● RECORDS TO PROCESS:
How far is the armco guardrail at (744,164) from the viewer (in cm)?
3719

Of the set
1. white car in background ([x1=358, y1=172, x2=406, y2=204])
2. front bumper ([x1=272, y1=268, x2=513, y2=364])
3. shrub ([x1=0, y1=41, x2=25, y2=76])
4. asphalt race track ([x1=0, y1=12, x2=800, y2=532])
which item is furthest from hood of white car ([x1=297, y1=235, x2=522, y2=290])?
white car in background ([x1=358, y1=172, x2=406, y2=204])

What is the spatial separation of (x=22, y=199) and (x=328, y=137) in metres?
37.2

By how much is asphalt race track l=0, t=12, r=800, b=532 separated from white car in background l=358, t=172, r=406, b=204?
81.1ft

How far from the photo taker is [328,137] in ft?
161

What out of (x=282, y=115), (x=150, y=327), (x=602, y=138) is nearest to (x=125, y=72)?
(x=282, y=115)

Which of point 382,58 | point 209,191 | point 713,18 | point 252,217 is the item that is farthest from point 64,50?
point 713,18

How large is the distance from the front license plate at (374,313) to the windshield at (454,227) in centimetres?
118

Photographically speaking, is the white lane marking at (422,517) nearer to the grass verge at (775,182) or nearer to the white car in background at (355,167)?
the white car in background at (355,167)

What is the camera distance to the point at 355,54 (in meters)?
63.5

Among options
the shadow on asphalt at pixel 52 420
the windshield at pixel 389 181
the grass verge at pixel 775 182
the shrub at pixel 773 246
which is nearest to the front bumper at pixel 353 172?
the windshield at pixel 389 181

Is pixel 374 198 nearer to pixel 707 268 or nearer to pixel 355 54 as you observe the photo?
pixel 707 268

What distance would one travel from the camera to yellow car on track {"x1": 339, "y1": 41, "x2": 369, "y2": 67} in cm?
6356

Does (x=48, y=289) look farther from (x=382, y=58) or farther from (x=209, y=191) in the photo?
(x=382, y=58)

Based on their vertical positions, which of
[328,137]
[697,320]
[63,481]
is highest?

● DIRECTIONS: Write out all the entries exactly.

● RESPONSE:
How far is the armco guardrail at (744,164) from the viewer (in cm)?
3719

Of the set
1. white car in background ([x1=358, y1=172, x2=406, y2=204])
2. front bumper ([x1=272, y1=268, x2=513, y2=364])
3. shrub ([x1=0, y1=41, x2=25, y2=76])
4. asphalt race track ([x1=0, y1=12, x2=800, y2=532])
which item is furthest from hood of white car ([x1=297, y1=235, x2=522, y2=290])?
white car in background ([x1=358, y1=172, x2=406, y2=204])

What is the spatial separation of (x=22, y=199) and (x=328, y=137) in metres?
37.2

By how much is asphalt race track l=0, t=12, r=800, b=532 separated from white car in background l=358, t=172, r=406, b=204?
81.1ft

How far from the photo taker is [328,137] in ft?
161

What out of (x=282, y=115), (x=150, y=327), (x=602, y=138) is nearest to (x=125, y=72)?
(x=282, y=115)

Which of point 382,58 | point 209,191 | point 713,18 | point 252,217 is the item that is farthest from point 64,50?
point 713,18

How large is the distance from the front license plate at (374,313) to the windshield at (454,227) in centimetres?
118

Photographically speaking, is the white lane marking at (422,517) nearer to the grass verge at (775,182) or nearer to the white car in background at (355,167)?
the white car in background at (355,167)

What is the camera distance to the point at 355,54 (in meters)?
63.5

Among options
the shadow on asphalt at pixel 52 420
the windshield at pixel 389 181
the grass verge at pixel 775 182
the shrub at pixel 773 246
which is nearest to the front bumper at pixel 353 172?
the windshield at pixel 389 181

Is pixel 374 198 nearer to pixel 707 268 or nearer to pixel 355 54 as you observe the photo?
pixel 707 268

What distance would one travel from the camera to yellow car on track {"x1": 339, "y1": 41, "x2": 369, "y2": 67} in cm?
6356

Does (x=48, y=289) look farther from (x=382, y=58) or farther from (x=209, y=191) in the photo?
(x=382, y=58)

Based on their vertical positions, which of
[328,137]
[697,320]
[63,481]
is highest?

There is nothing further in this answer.